I say, you know what, this looks phenomenal. The color is so good! Yet a lot of times what we can do is come to the HSL panel in order to make it, perhaps, even better. That's what we're going to do here. All that I want to do is go to my Luminance panel. I want to start to work on the tones here on the wing. So, what I can do is I can darken those up. As I darken them up, it just builds out the density. Even with this simple adjustment, here is our before and then after, the photograph is already looking better. Well, then, from here what I could do though is I could go to Saturation.
I could add a little bit of saturation to that. I could navigate to Hue. I could shift the Hue to make this more red or more orange, depending on how I want to go with this image. Now, I can also work on that background color as well. Here, I'll click on Saturation for the background, and I'm just going to boost that up a touch. Now we have these really bright and vivid and interesting colors in color combination. Now, if ever we want to make other changes, we can always go back to our controls to change Brightness values or color saturation for that matter. All right.
Well, let's look at our before and after. Here we have it, before and then after, a subtle, yet nonetheless, significant improvement to this photograph. Let's look at one more example. Well, here we have a photograph of my daughter Annika on a swing. A lot of times, the way that you'll use these HSL controls is to target a particular area. Sometimes, it might be that you just want to boost the brightness in an area, let's say, like this blue jeans here.

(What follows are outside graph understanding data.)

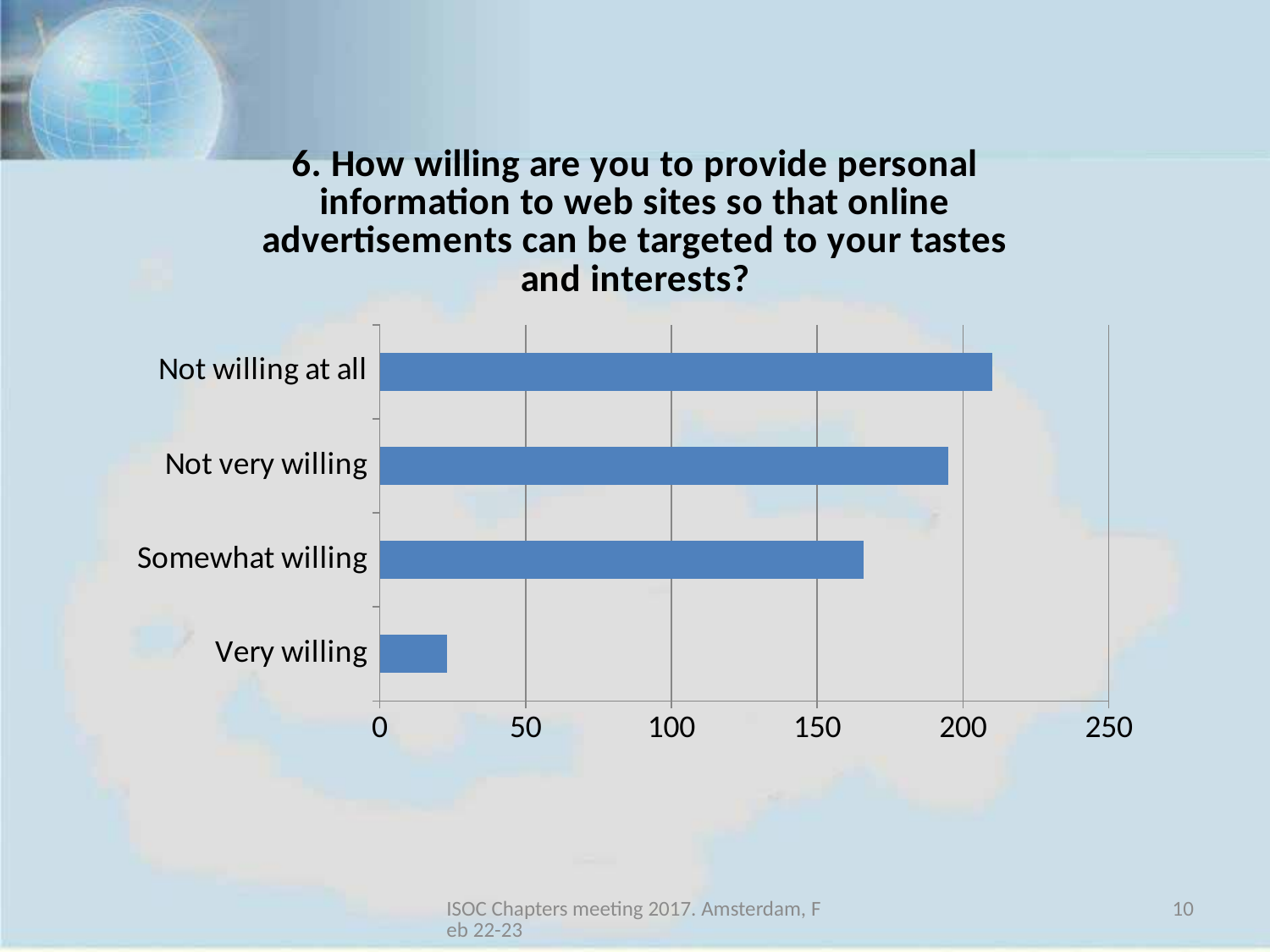
How many categories are shown in the chart? 4 Which category has the highest value? Not willing at all Do the bar values rise or fall going from the top category (Not willing at all) to the bottom category (Very willing)? fall Is the value for Not very willing greater or less than 200? less Is the value for Somewhat willing greater or less than 150? greater What kind of chart is shown on the slide? bar chart Is the value for Not willing at all greater or less than 200? greater Which category has the lowest value? Very willing What is the highest value shown on the horizontal axis of the chart? 250 Which is larger, the value for Somewhat willing or the value for Very willing? Somewhat willing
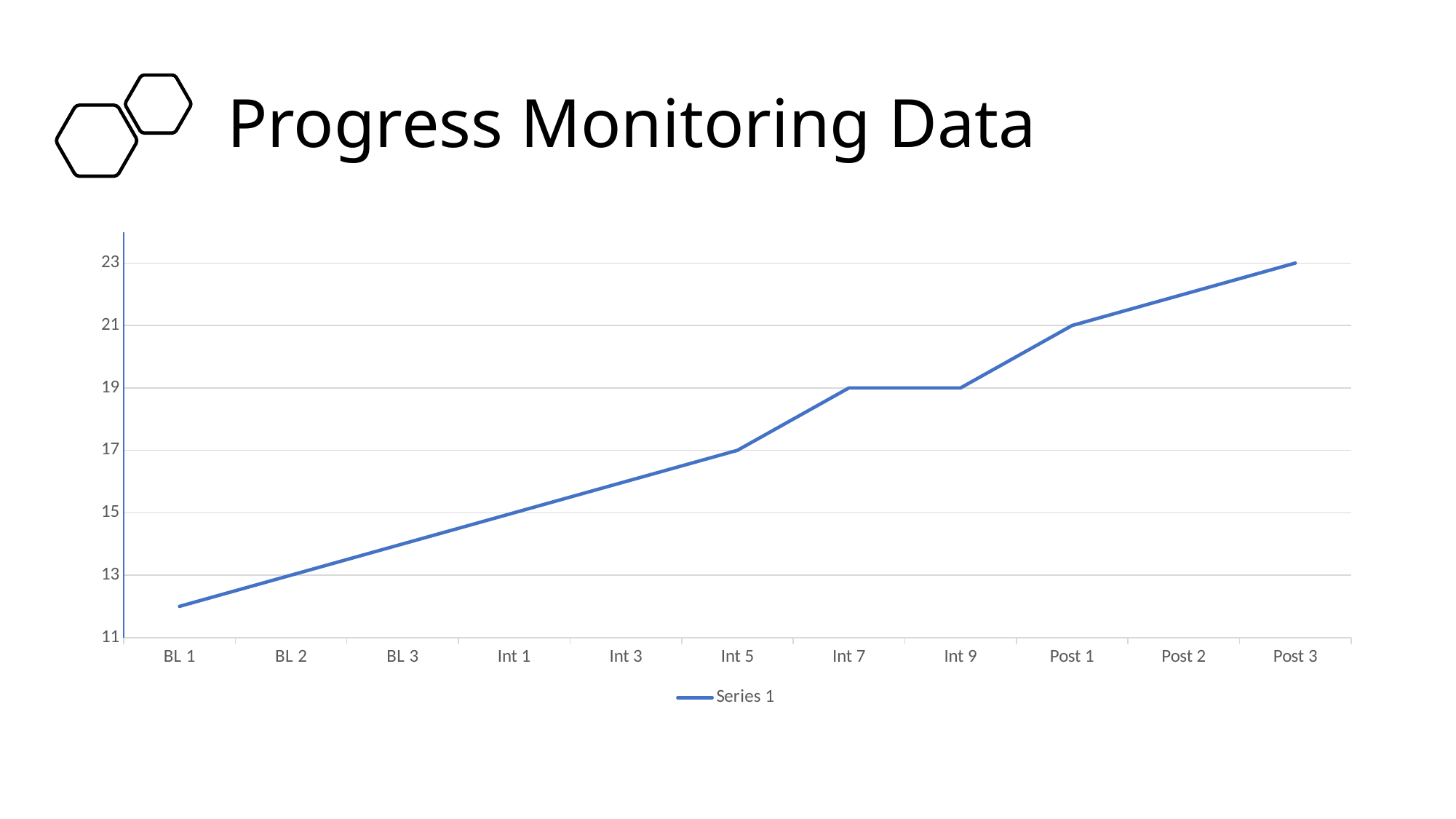
Which point has the highest value? Post 3 How many data points are plotted along the x axis? 11 What is the value at Post 3? 23 What type of chart is shown on the slide? line chart Is the value for BL 1 greater or less than 13? less How many series does the legend list? 1 What is the value at Post 1? 21 What is the value at Int 5? 17 Which point has the lowest value? BL 1 What is the difference between the values at Post 3 and Int 5? 6 What is the value at BL 2? 13 Do the values generally rise or fall from BL 1 to Post 3? rise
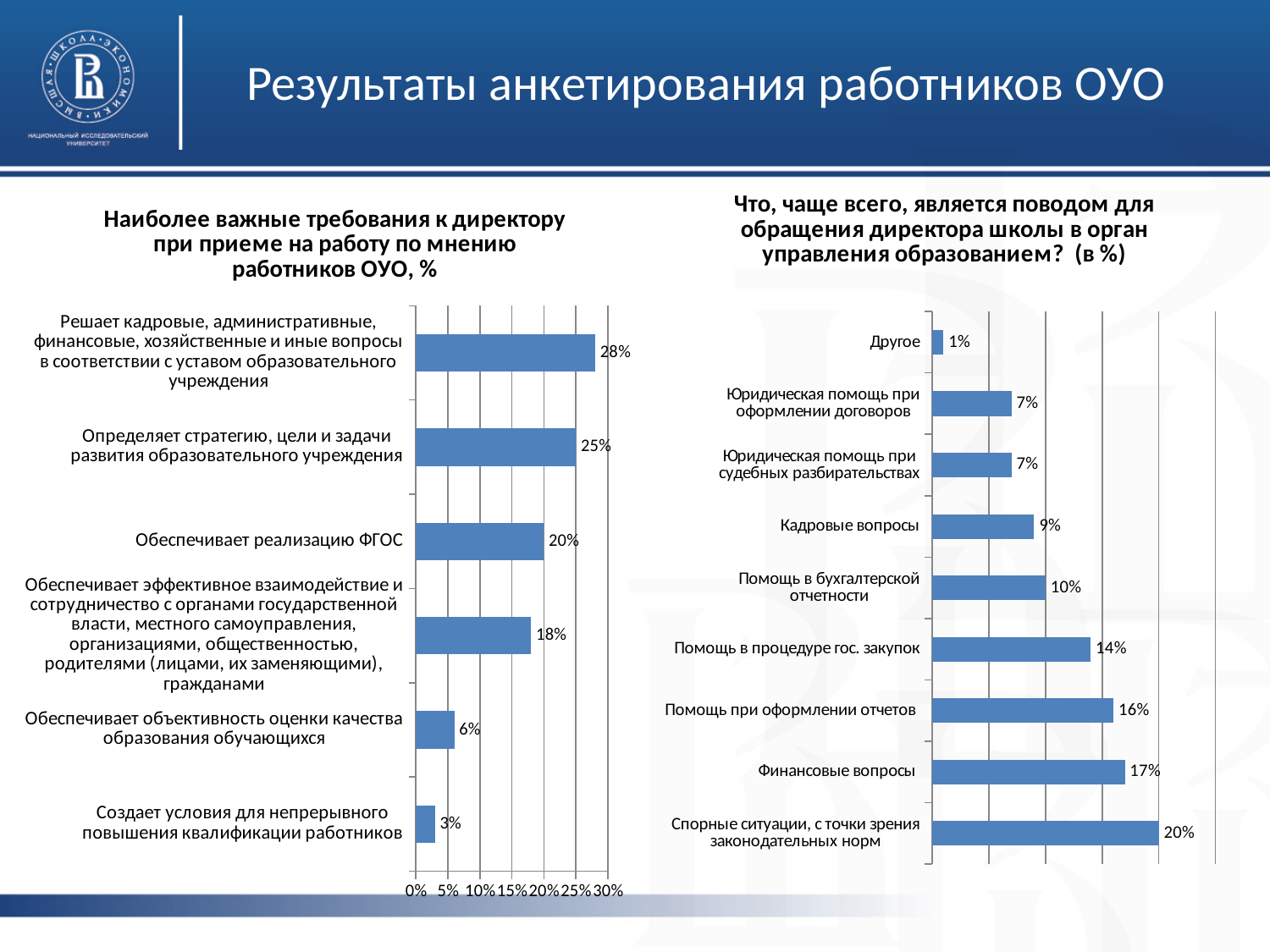
In the left chart (Наиболее важные требования к директору), which category has the highest value? Решает кадровые, административные, финансовые, хозяйственные и иные вопросы в соответствии с уставом образовательного учреждения In the right chart (Что, чаще всего, является поводом для обращения директора школы), what is the value for 'Помощь в процедуре гос. закупок'? 14% In the right chart (Что, чаще всего, является поводом для обращения директора школы), how many categories are shown? 9 In the right chart (Что, чаще всего, является поводом для обращения директора школы), which category has the highest value? Спорные ситуации, с точки зрения законодательных норм In the left chart (Наиболее важные требования к директору), which category has the lowest value? Создает условия для непрерывного повышения квалификации работников What type of chart is the left chart (Наиболее важные требования к директору)? Bar chart In the left chart (Наиболее важные требования к директору), what is the difference between 'Определяет стратегию, цели и задачи развития образовательного учреждения' and 'Обеспечивает объективность оценки качества образования обучающихся'? 19% In the right chart (Что, чаще всего, является поводом для обращения директора школы), which is larger: 'Финансовые вопросы' or 'Кадровые вопросы'? Финансовые вопросы In the right chart (Что, чаще всего, является поводом для обращения директора школы), what is the difference between 'Помощь при оформлении отчетов' and 'Помощь в бухгалтерской отчетности'? 6% In the left chart (Наиболее важные требования к директору), how many categories are shown? 6 In the left chart (Наиболее важные требования к директору), what is the value for 'Обеспечивает реализацию ФГОС'? 20% In the right chart (Что, чаще всего, является поводом для обращения директора школы), which category has the lowest value? Другое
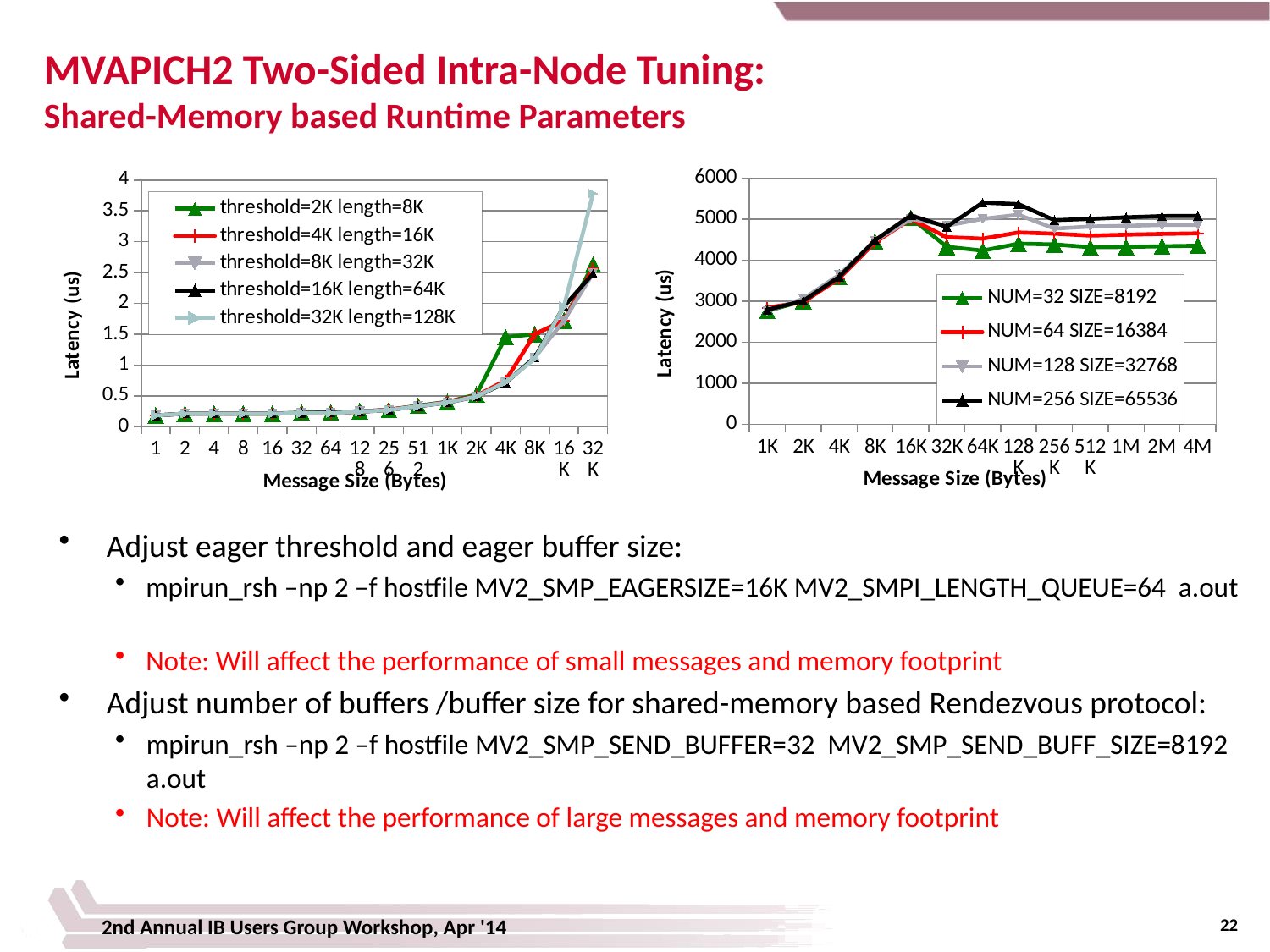
In the right chart, is the latency for NUM=256 SIZE=65536 at message size 64K greater or less than 5000? greater In the left chart, is the latency for threshold=32K length=128K at message size 32K greater or less than 3.5? greater In the left chart, at message size 32K, which has the larger latency: threshold=32K length=128K or threshold=2K length=8K? threshold=32K length=128K In the left chart, is the latency for threshold=2K length=8K at message size 4K greater or less than 1? greater In the right chart, which series has the highest latency at message size 64K? NUM=256 SIZE=65536 How many series does the legend of the left chart list? 5 How many series does the legend of the right chart list? 4 What kind of chart is the left chart (Latency vs Message Size, 1 to 32K)? line chart What is the y-axis title of the right chart? Latency (us) In the right chart, which series has the lowest latency at message size 64K? NUM=32 SIZE=8192 How many message-size categories are on the x axis of the right chart? 13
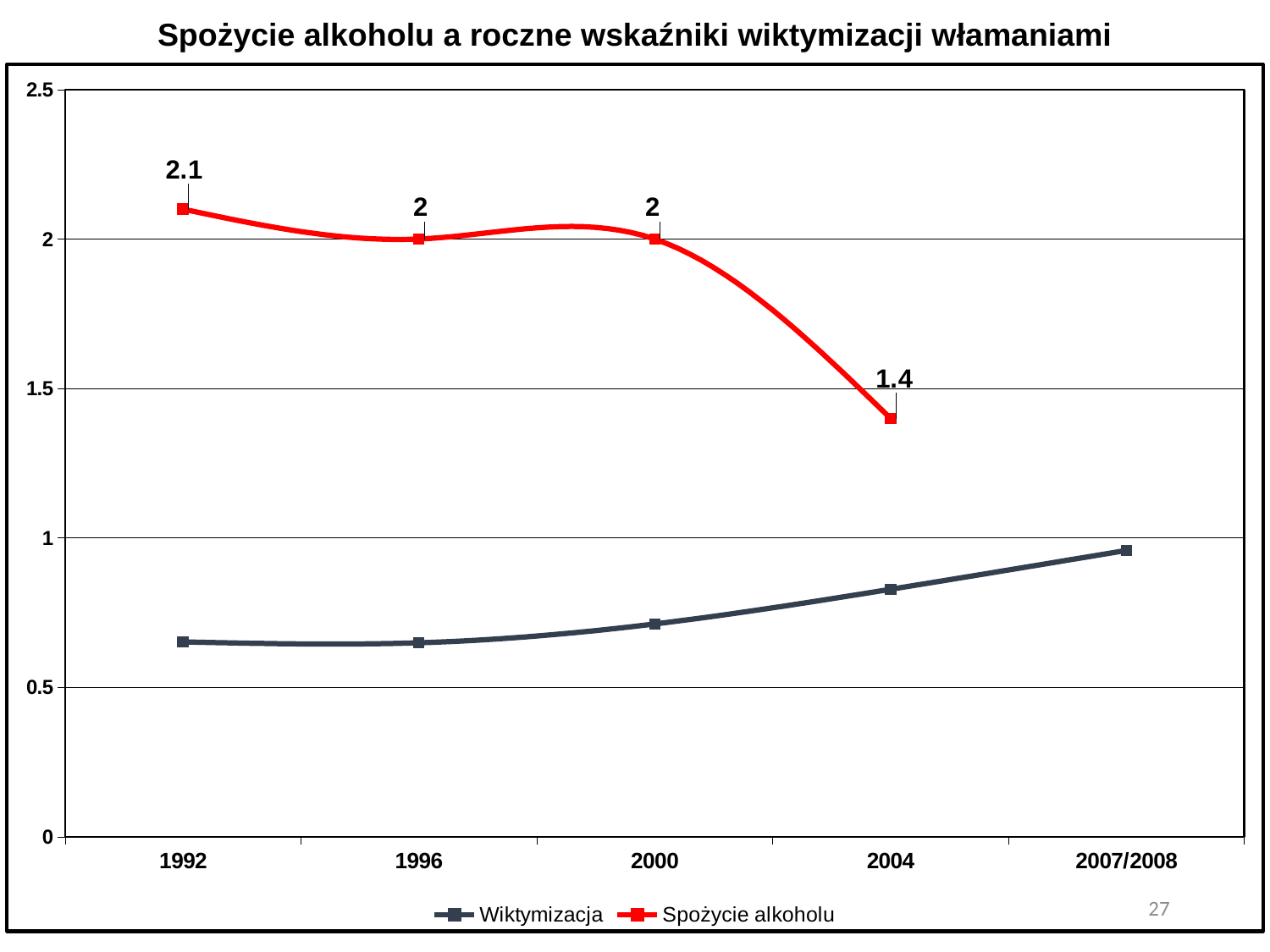
What is the value of Spożycie alkoholu in 1992? 2.1 Is the value for Wiktymizacja in 1992 greater or less than 0.5? greater Does the Wiktymizacja series rise or fall from 1992 to 2007/2008? rise In which year is Spożycie alkoholu highest? 1992 How many series does the legend list? 2 What kind of chart is this? line chart What is the difference between Spożycie alkoholu in 1992 and in 2004? 0.7 How many categories are shown on the x axis? 5 In which year is Spożycie alkoholu lowest? 2004 Which is larger for Spożycie alkoholu: the value in 1996 or the value in 2004? 1996 Is the value for Wiktymizacja in 2007/2008 greater or less than 1? less What is the value of Spożycie alkoholu in 2004? 1.4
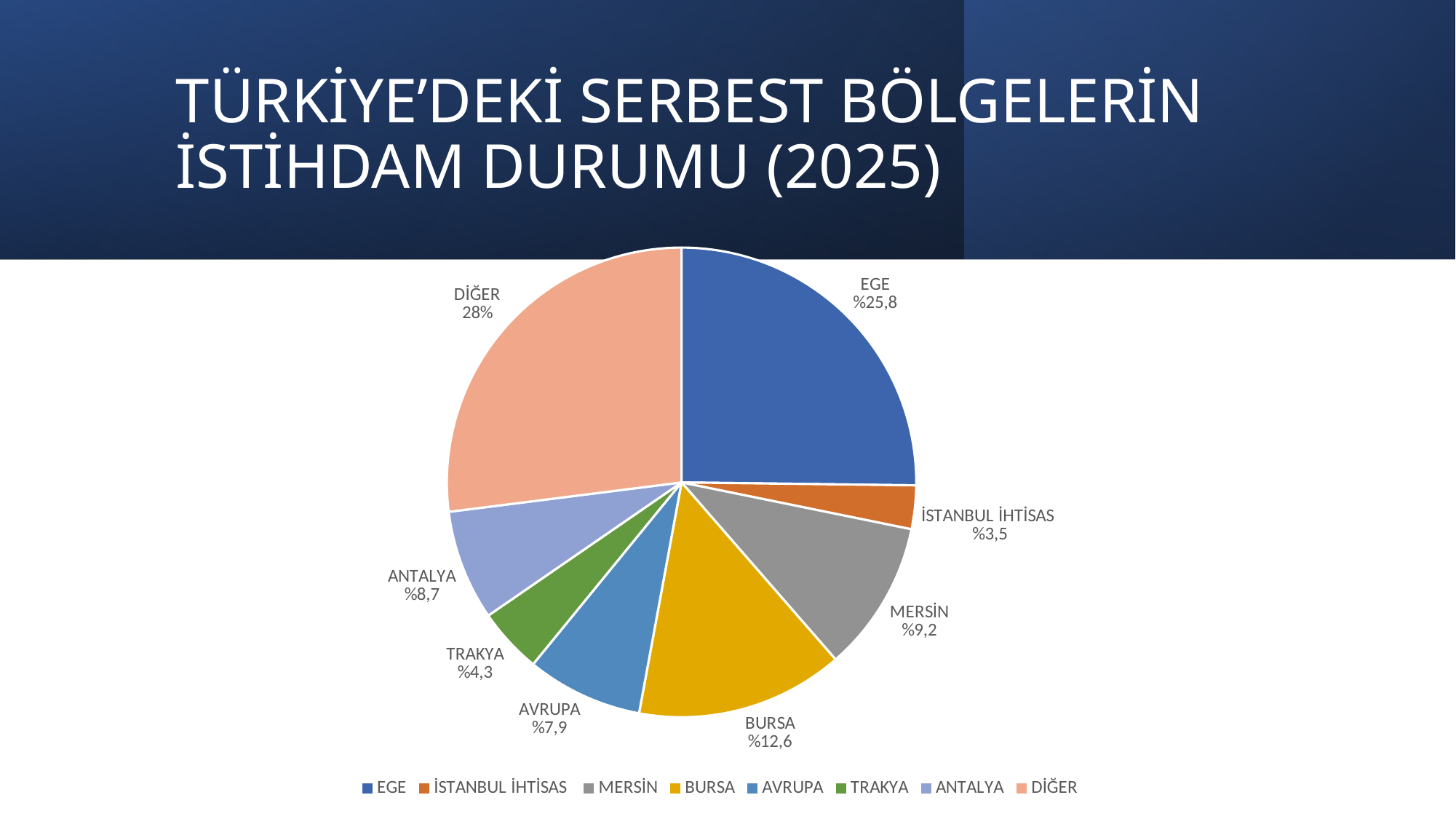
What is the share shown for İSTANBUL İHTİSAS? %3,5 What is the share shown for DİĞER? 28% Which slice has the smallest share? İSTANBUL İHTİSAS What kind of chart is shown on the slide? Pie chart What is the share shown for BURSA? %12,6 What is the share shown for EGE? %25,8 What is the difference in percentage points between the shares of BURSA and AVRUPA? 4,7 What is the title of the slide? TÜRKİYE'DEKİ SERBEST BÖLGELERİN İSTİHDAM DURUMU (2025) Which slice has the largest share? DİĞER Which has the larger share, MERSİN or ANTALYA? MERSİN How many entries does the legend list? 8 How many slices does the pie chart have? 8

Well, if we go to our Luminance panel, all that we need to do to boost that up is to simply increase that.
Now, if we look at our before and after, before, and then after, we just have a nice Brightness value there. We can do this with other colors as well. The orange is there, then the reds will work on that shirt a little bit. That's just adding some interesting vividness to this. Now, I'm not saturating, but I am changing brightness. Other times, what I have found is that some colors might be too bright. Therefore, I need to reduce the Luminance, or I might need to reduce the Saturation. Whatever the intent, just keep in mind that you can really focus in on specific colors.
In this case, let's look at our before and then after. So, now that you've been exposed to these tools, the trick is to figure out how to integrate them into your workflow. One of the things that I notice in the classroom is that a lot of my students find these controls -- they're kind of enamored with them. When they initially see them, they play with them. They have fun with them, but then they don't ever use them again. So, of course, the trick here is to keep these always in the back of our mind, whenever we're looking at our images to say hey! Would there be some benefit to going to these controls? Occasionally, simply by going here and experimenting, we can start to pick up different ways that we can use these controls in order to either correct or enhance our photographs.